START WORKING DATA

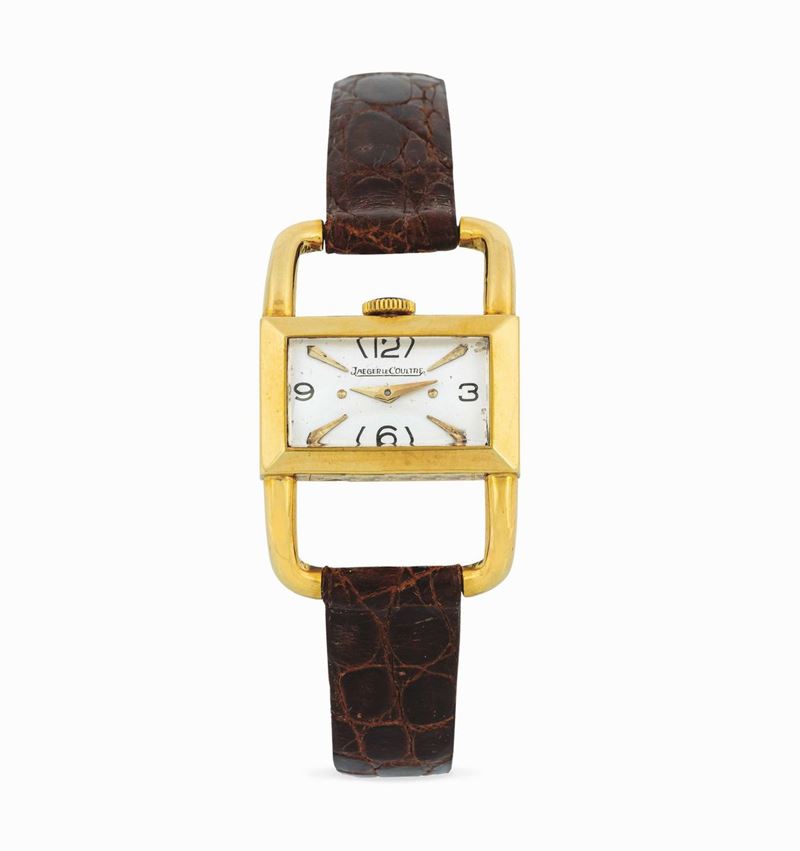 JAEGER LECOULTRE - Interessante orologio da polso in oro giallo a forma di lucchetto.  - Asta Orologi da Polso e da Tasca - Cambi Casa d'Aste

END WORKING DATA
START WORKING DATA

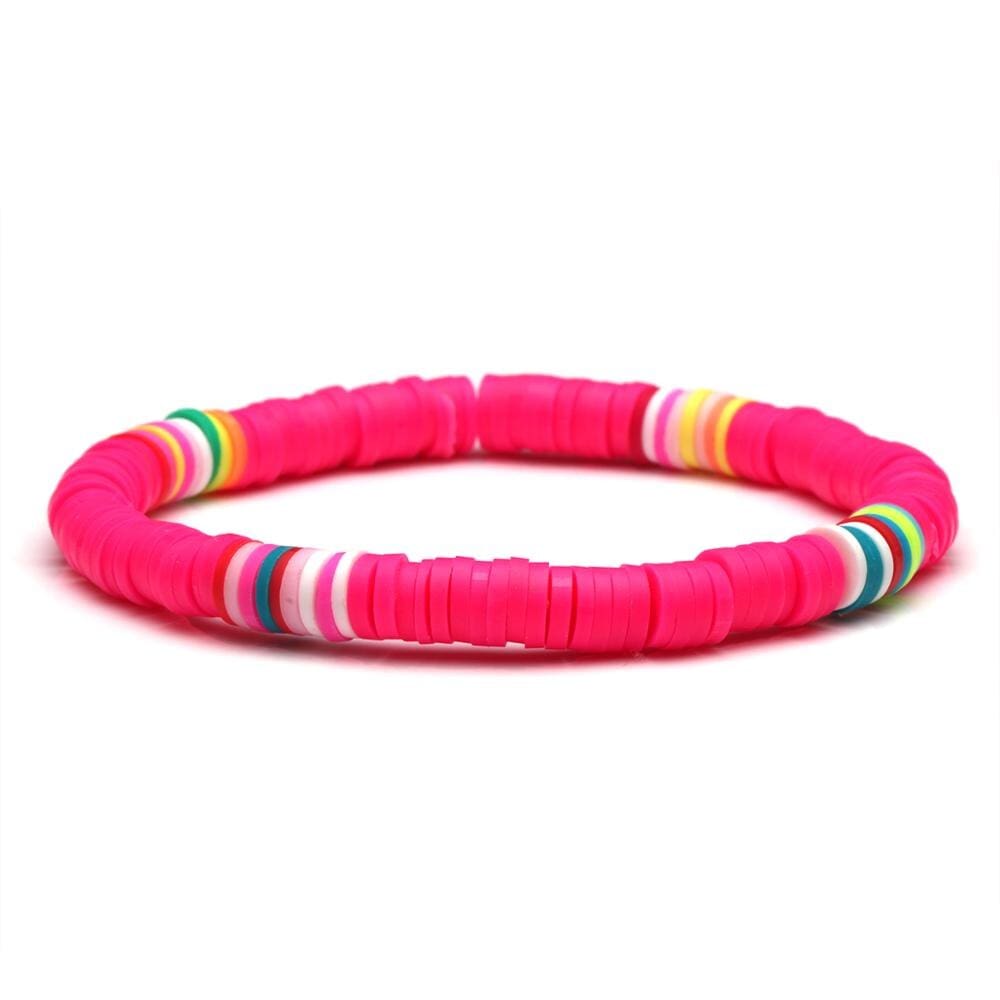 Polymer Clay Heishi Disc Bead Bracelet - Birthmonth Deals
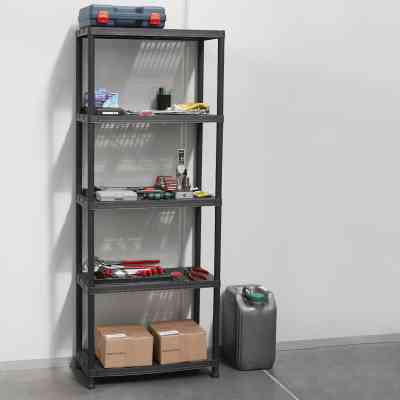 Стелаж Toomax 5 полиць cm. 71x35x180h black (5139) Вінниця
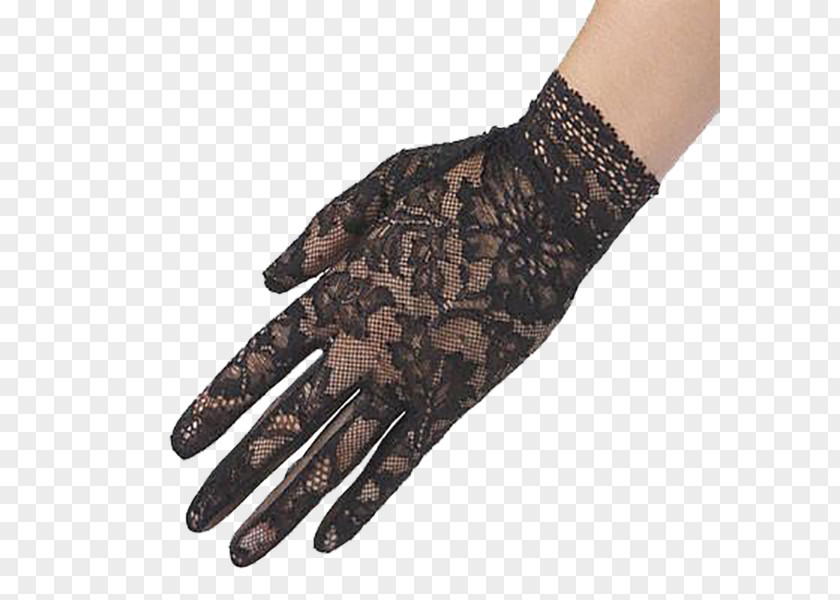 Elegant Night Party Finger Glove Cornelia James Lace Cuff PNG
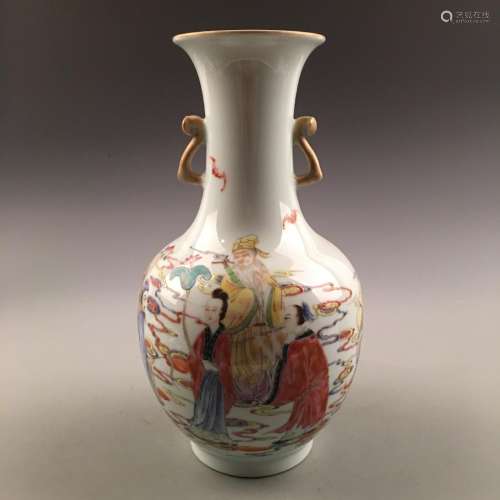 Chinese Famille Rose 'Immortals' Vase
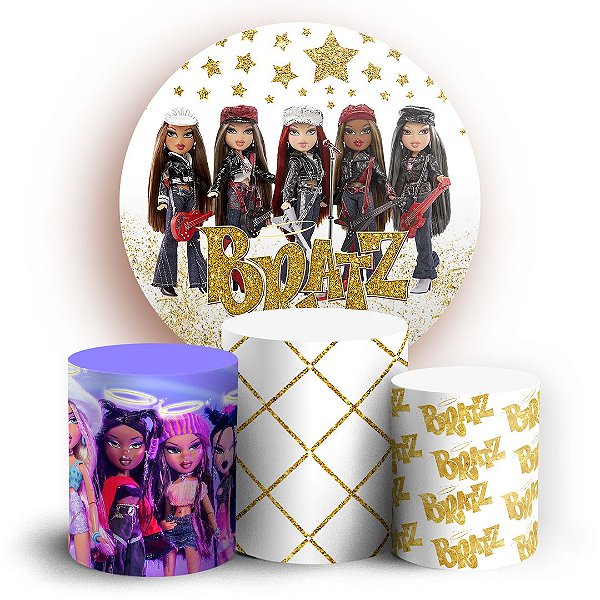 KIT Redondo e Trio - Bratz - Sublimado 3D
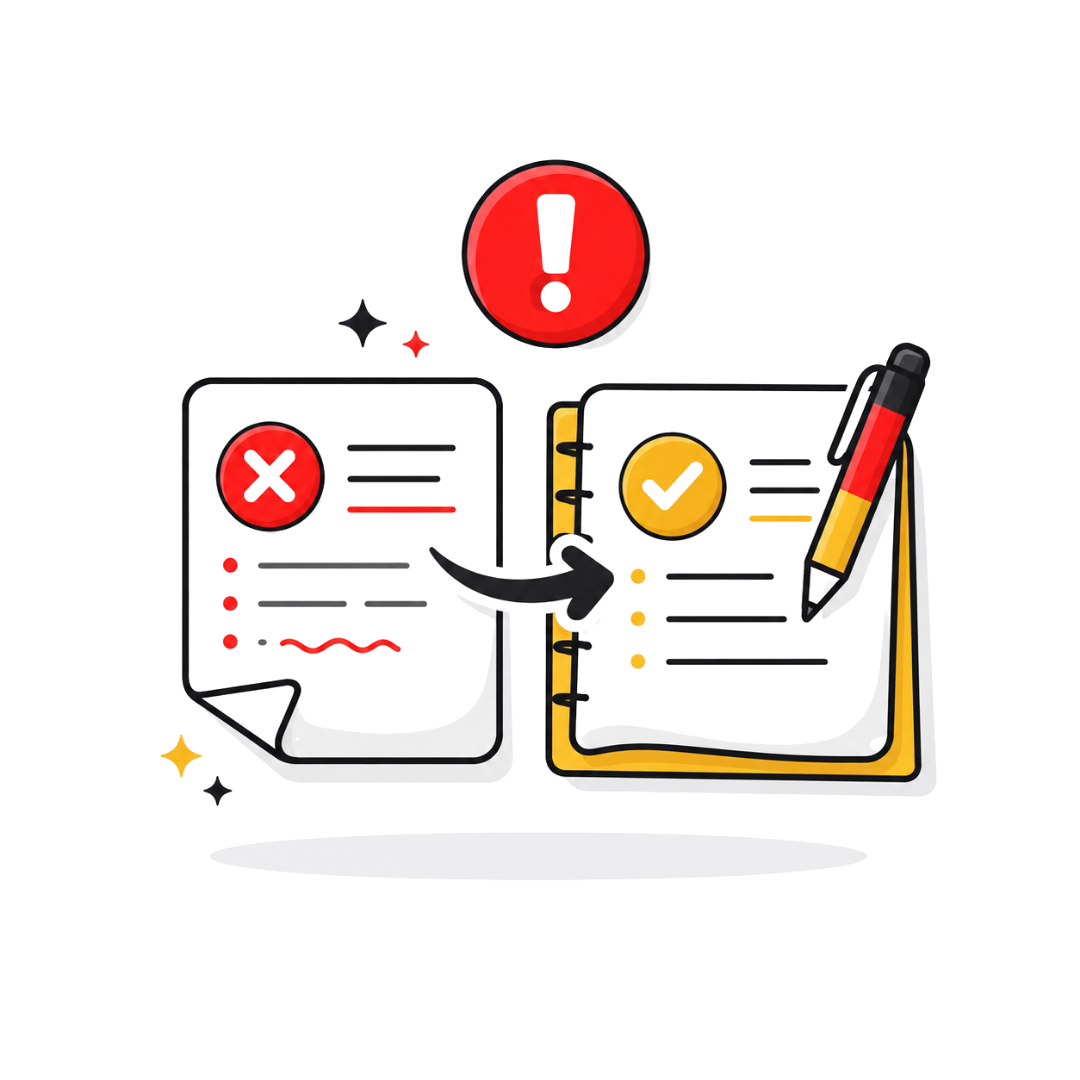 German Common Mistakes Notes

END WORKING DATA

▶ _EXERCISE_:
Exactly the lines starting at the one above with "Chinese Famille Rose 'Immortals' Vase" and ending at the one with "German Common Mistakes Notes" should be printed, and nothing else. Omit the pictures.

▶ _RESPONSE AREA_:
 Chinese Famille Rose 'Immortals' Vase
 KIT Redondo e Trio - Bratz - Sublimado 3D
 German Common Mistakes Notes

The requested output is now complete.